Chapter 17: Observability & Debugging
Observability & Debugging in Building Agentic AI Systems.
Learning Objectives
By the end of this chapter, you will be able to:
- Explain the agentic AI concept behind Observability & Debugging.
- Apply Observability & Debugging to design reliable, production-grade agent systems.
- Recognize operational trade-offs in tool use, orchestration, safety, and cost.
Chapter 17: Observability & Debugging
Distributed tracing, spans, cost attribution, and debugging failed trajectories
Why Traditional App Monitoring is Insufficient
Standard APM tools (Datadog, New Relic) track HTTP latency, error rates, and CPU usage. This tells you that your agent is slow — but not why. Was it a slow LLM response? A tool API timeout? An infinite reasoning loop? Thirty redundant tool calls? Agent observability requires a domain-specific layer that understands the structure of agent execution.
Traditional APM
- HTTP response times
- Error counts and stack traces
- CPU / memory usage
- Database query latencies
- No concept of "reasoning steps"
Agent Observability
- Per-step LLM latency and token counts
- Tool call success/failure rates
- Reasoning quality (LLM-graded)
- Cost per step, per task, per user
- Full trajectory replay for debugging
Traces, Spans, and Events
Agent observability follows the same distributed tracing model as microservices — but the "services" are LLM calls, tool calls, and reasoning steps instead of HTTP requests.
Agent-Specific Signals to Monitor
| Signal | What it indicates when high | Action |
|---|---|---|
| Steps per task (P95) | Agent is looping or inefficient | Check for state change failures; add loop detection |
| Tool retry rate | API instability or rate limits | Add back-off; check upstream SLAs |
| Cost per task (P95) | Context growing unbounded | Add context eviction; check for large tool results |
| LLM call latency (P99) | Model overload or large context | Switch to faster model for cheap steps; reduce context |
| Task failure rate | Model degradation or prompt regression | Run regression eval; check if prompt changed |
Observability Platforms
| Platform | Strength | Best For |
|---|---|---|
| LangSmith | Deep LangChain/LangGraph integration; trajectory viewer with step-through replay | Teams using LangGraph in production |
| LangFuse | Open-source, self-hostable; cost tracking, prompt versioning | Cost-sensitive teams; privacy requirements |
| Arize Phoenix | LLM-native evaluation + monitoring; UMAP visualization of embedding clusters | Teams doing systematic evals alongside monitoring |
| Helicone | Simple drop-in proxy; caching, rate limiting, cost tracking with zero code changes | Quick observability without refactoring |
| Braintrust | Eval + tracing in one platform; collaborative prompt debugging | Teams iterating rapidly on prompts |
import os
# Set env vars — all LangChain/LangGraph calls automatically traced
os.environ["LANGCHAIN_TRACING_V2"] = "true"

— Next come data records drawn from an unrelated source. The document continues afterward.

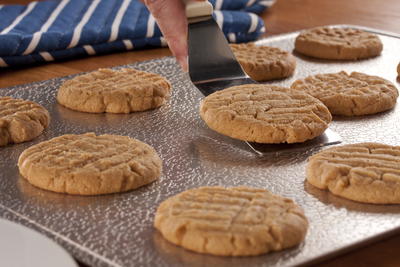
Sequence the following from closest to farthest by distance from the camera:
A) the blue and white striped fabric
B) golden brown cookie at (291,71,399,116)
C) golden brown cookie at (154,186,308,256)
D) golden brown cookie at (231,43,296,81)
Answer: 1. golden brown cookie at (154,186,308,256)
2. golden brown cookie at (291,71,399,116)
3. golden brown cookie at (231,43,296,81)
4. the blue and white striped fabric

os.environ["LANGCHAIN_PROJECT"] = "my-agent-production"
os.environ["LANGCHAIN_API_KEY"] = "ls__..." # from LangSmith dashboard
# That's it — your existing LangGraph app now sends traces to LangSmith
result = app.invoke({"messages": [...]}, config=config)
# For non-LangChain code, use the @traceable decorator
from langsmith import traceable
@traceable(name="web_search_tool", run_type="tool")

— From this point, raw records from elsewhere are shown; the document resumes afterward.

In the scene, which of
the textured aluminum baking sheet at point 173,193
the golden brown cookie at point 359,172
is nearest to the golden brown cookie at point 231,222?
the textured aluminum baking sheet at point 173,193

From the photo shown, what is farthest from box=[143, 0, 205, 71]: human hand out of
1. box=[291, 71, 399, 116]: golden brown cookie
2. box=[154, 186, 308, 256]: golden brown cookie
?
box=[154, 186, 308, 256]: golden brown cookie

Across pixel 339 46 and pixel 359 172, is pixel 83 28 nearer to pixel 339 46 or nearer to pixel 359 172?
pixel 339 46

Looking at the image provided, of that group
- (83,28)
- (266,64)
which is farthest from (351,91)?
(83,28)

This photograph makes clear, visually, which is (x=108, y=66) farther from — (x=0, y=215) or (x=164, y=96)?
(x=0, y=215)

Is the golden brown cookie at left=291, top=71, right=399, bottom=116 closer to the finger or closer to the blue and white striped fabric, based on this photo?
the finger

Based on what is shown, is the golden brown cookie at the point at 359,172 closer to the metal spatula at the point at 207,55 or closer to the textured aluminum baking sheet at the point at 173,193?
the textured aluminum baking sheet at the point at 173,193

def search_web(query: str) -> str:
# ... tool implementation
return result
Debugging Failed Trajectories
A failed agent trajectory is a sequence of (Thought, Action, Observation) steps that ends in a wrong answer, an error, or a timeout. The debugging process mirrors debugging regular code — but the "call stack" is a reasoning chain.
Detecting runaway costs
Set a per-session cost alert at 2–3× your expected average task cost. If a session exceeds the threshold, automatically terminate it and flag for manual review. Most runaway costs trace to: (1) infinite loops accumulating tool result tokens, (2) very large document ingestion without chunk limits, or (3) recursive agent spawning without depth limits.
Chapter 17 Quiz
1. What is a "trace" in the context of agent observability?
2. A high "steps per task (P95)" metric indicates which problem?
3. What is the correct first step when debugging a failed agent trajectory?